» TEXT SECTION
--- BEGIN ---

# Model verification



## FerozO (Aug 11, 2010)

I recently acquired a what I thought was Skyline GT-R38, however I now see some conflicting information. The model is indicated CBA-R35 GT-R, the chassis no starts with R35-xxxx and engine no: VR38-xxxx what model is it? Appreciate some help on this.


----------



## Shadao (Aug 14, 2007)

so you bought a brand new gtr35 and you dont know what you have? lucky bastard give it to me... it will match my gtr32 nicely...

your car is not a skyline first off... the skyline moniker in japan is used on the northamerican g35 and g37.... the new gtr35 is its own platform

the chassis code is an r35 your engine is a vr38dett

must suck having more money than you know what to do with


----------



## FerozO (Aug 11, 2010)

Hey thanks for the clarification. It's not like that at all. I knew what I was buying, I did not buy it brand-new, it has 5,000 Km on the clock and came as slightly used from Japan. For some reason I assumemd that both the engine and chassis number had to match, I was a little worried about the history of the car. Thanks once again. Out here I did have to pay ouite a lot more money considering an over 200% tax on top of the value of the car. Thanks once again. Regards


----------



## Shadao (Aug 14, 2007)

--- END ---

» DATASET ENTRIES
--- BEGIN ---

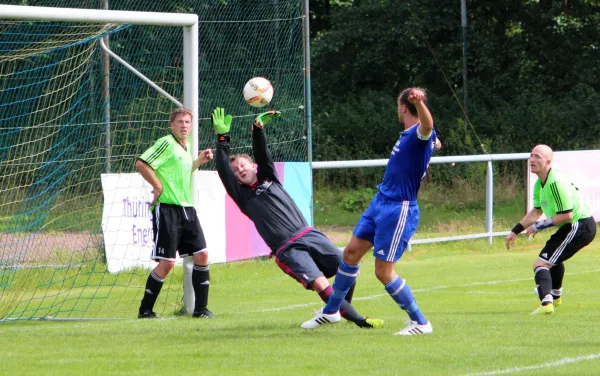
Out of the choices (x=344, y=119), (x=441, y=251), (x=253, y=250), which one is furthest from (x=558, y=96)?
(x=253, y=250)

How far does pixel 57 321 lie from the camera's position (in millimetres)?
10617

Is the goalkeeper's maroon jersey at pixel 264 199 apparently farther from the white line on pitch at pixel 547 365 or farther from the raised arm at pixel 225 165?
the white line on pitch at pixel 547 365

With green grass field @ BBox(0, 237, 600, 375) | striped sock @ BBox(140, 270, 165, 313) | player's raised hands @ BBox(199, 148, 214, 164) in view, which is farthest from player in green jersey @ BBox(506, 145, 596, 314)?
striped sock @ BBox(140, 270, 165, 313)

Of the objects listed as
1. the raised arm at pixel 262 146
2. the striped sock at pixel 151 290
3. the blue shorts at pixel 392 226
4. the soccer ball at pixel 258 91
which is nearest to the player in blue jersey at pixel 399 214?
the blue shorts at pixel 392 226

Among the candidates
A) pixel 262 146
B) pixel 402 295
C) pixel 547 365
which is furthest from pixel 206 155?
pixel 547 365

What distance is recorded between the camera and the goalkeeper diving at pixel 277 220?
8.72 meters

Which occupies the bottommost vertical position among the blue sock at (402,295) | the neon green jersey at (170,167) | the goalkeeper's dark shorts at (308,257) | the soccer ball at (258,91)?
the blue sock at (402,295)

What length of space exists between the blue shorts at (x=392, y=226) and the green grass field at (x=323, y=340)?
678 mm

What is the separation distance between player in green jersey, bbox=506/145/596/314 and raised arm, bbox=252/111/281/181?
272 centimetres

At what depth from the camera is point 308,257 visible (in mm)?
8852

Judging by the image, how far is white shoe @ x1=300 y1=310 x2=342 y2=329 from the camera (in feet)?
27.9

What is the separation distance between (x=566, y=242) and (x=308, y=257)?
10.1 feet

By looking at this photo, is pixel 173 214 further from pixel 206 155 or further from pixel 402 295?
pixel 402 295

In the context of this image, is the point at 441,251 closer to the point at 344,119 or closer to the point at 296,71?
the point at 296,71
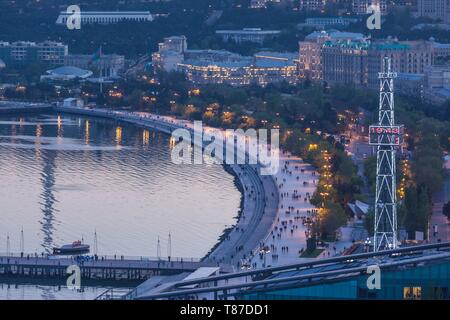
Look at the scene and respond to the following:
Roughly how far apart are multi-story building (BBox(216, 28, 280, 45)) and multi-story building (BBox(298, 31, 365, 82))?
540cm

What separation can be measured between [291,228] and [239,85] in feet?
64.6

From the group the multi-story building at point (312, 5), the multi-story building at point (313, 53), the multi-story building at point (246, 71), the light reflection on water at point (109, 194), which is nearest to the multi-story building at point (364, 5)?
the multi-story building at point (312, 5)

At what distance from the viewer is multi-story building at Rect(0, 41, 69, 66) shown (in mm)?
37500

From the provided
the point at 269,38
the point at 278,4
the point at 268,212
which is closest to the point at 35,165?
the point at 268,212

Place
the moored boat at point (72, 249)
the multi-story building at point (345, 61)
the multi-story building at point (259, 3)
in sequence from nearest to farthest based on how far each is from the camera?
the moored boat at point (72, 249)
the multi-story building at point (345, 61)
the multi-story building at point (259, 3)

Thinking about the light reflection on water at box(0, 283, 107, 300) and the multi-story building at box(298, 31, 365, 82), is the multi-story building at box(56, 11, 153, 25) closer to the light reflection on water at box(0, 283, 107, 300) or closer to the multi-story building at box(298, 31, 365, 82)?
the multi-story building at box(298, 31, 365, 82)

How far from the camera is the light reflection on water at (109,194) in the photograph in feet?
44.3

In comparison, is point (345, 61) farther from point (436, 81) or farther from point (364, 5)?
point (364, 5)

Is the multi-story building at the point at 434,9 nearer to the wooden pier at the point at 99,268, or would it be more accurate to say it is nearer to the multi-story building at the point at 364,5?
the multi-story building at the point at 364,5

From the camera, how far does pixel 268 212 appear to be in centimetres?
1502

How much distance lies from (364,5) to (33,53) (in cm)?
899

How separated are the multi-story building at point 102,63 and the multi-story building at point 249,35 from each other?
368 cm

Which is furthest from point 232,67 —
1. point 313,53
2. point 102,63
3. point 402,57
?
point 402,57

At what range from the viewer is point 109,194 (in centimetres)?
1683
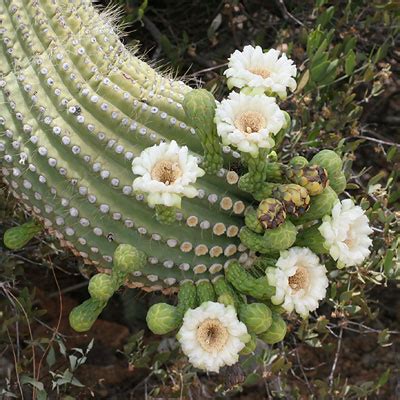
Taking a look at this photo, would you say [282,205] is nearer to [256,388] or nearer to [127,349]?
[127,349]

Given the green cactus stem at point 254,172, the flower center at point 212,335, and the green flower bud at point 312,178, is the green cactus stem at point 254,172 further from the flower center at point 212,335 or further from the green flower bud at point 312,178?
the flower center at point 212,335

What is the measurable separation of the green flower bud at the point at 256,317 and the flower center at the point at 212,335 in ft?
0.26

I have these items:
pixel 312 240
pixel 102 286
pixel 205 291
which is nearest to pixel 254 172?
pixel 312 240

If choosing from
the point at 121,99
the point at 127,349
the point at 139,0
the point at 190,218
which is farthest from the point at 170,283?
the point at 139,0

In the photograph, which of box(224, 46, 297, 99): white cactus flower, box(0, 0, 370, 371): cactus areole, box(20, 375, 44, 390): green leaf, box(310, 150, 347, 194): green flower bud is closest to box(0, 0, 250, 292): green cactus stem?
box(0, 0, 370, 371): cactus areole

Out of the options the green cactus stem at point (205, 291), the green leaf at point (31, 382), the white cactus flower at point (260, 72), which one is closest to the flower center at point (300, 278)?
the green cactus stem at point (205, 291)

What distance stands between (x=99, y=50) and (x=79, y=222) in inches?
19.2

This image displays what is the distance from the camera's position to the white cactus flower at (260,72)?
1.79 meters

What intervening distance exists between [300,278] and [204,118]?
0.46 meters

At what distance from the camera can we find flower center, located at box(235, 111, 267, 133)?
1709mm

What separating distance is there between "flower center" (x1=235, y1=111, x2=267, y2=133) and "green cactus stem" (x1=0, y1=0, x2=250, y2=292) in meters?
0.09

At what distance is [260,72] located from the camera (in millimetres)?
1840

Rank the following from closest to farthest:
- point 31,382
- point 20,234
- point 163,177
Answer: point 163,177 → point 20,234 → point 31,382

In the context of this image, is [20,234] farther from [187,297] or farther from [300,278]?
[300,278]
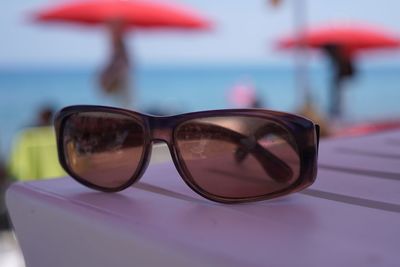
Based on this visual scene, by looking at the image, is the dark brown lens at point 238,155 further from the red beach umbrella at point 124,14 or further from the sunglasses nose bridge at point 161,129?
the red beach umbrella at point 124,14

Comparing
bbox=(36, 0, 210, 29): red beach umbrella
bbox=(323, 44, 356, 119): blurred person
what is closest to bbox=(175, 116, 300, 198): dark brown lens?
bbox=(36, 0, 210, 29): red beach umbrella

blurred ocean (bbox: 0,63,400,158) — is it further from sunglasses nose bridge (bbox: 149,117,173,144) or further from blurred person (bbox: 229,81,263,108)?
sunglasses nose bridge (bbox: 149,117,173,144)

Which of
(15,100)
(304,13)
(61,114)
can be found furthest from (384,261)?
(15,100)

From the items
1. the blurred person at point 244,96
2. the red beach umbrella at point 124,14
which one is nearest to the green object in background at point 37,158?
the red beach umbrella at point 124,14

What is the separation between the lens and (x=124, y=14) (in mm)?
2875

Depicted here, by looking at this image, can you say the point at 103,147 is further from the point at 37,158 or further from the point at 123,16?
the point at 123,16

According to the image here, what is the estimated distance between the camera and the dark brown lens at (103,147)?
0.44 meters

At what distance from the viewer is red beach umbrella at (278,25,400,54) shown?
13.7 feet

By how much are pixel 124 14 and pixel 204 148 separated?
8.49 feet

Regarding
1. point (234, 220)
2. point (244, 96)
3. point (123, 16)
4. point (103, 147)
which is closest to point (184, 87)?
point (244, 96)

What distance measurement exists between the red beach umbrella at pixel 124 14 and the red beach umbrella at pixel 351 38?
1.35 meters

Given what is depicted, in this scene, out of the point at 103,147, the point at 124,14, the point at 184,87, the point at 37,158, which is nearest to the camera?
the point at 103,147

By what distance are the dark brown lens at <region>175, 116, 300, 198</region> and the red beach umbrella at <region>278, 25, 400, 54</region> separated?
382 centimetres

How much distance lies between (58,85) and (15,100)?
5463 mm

--- END ---
--- BEGIN ---

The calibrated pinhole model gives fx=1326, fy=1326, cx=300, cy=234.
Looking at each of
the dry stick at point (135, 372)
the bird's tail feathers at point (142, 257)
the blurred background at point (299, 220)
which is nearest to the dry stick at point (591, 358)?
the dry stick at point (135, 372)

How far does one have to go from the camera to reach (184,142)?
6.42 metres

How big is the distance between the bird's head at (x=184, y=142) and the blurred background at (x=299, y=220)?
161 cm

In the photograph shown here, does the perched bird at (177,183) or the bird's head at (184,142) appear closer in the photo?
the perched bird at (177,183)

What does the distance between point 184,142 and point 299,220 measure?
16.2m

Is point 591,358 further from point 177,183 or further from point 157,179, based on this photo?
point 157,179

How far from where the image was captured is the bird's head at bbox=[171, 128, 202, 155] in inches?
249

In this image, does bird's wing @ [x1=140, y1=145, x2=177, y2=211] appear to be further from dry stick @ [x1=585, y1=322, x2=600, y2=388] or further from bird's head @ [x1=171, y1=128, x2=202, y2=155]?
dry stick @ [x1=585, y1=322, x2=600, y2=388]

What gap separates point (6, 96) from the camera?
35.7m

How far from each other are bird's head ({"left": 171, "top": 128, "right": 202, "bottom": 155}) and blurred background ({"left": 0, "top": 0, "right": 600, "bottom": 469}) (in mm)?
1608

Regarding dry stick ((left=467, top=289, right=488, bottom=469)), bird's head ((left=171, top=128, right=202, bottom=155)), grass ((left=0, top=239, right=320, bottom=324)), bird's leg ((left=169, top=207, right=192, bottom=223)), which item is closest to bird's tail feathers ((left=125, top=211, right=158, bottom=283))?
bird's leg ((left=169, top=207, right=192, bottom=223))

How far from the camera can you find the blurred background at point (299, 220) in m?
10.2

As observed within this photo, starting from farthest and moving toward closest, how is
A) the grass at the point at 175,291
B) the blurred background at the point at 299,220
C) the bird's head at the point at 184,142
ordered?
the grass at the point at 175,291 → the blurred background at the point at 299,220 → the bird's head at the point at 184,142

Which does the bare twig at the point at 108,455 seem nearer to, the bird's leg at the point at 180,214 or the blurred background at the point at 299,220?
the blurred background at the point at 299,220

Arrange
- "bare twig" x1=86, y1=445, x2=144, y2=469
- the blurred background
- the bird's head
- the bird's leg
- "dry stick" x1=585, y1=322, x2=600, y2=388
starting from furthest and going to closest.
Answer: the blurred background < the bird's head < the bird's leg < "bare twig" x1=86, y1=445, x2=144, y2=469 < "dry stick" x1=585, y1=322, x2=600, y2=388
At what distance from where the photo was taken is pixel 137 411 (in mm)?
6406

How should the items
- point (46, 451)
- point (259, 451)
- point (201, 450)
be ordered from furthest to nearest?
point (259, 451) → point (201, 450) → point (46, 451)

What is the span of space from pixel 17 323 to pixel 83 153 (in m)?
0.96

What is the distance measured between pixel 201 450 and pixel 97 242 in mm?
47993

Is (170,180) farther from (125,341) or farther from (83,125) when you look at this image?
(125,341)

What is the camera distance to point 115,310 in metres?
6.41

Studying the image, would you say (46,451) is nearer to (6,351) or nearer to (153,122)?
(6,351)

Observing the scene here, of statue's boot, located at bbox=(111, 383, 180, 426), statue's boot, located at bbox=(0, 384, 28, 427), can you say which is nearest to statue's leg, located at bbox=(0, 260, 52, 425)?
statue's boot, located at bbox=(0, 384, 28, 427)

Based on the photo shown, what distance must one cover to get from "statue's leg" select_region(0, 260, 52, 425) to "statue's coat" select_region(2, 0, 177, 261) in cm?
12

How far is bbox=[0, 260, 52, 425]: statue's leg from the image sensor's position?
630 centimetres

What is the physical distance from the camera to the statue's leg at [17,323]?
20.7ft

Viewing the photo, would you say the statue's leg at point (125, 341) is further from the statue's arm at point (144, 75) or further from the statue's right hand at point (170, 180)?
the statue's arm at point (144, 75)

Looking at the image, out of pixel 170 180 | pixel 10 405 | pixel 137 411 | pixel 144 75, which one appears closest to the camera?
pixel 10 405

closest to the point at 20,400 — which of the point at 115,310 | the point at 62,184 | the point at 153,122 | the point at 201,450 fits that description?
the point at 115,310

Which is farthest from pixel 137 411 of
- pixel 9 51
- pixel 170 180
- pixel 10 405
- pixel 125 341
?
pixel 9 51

--- END ---

» TASKS FOR THIS EXERCISE
1. In the GT-R forum thread, copy the passage from "# Model verification" up to and including "help on this.".
2. According to the GT-R forum thread, why is the car not a Skyline?

» EXPECTED OUTPUTS
1.
# Model verification



## FerozO (Aug 11, 2010)

I recently acquired a what I thought was Skyline GT-R38, however I now see some conflicting information. The model is indicated CBA-R35 GT-R, the chassis no starts with R35-xxxx and engine no: VR38-xxxx what model is it? Appreciate some help on this.

2. In Japan, the Skyline name is used on the cars sold in North America as the G35 and G37. The new GT-R35 is its own platform.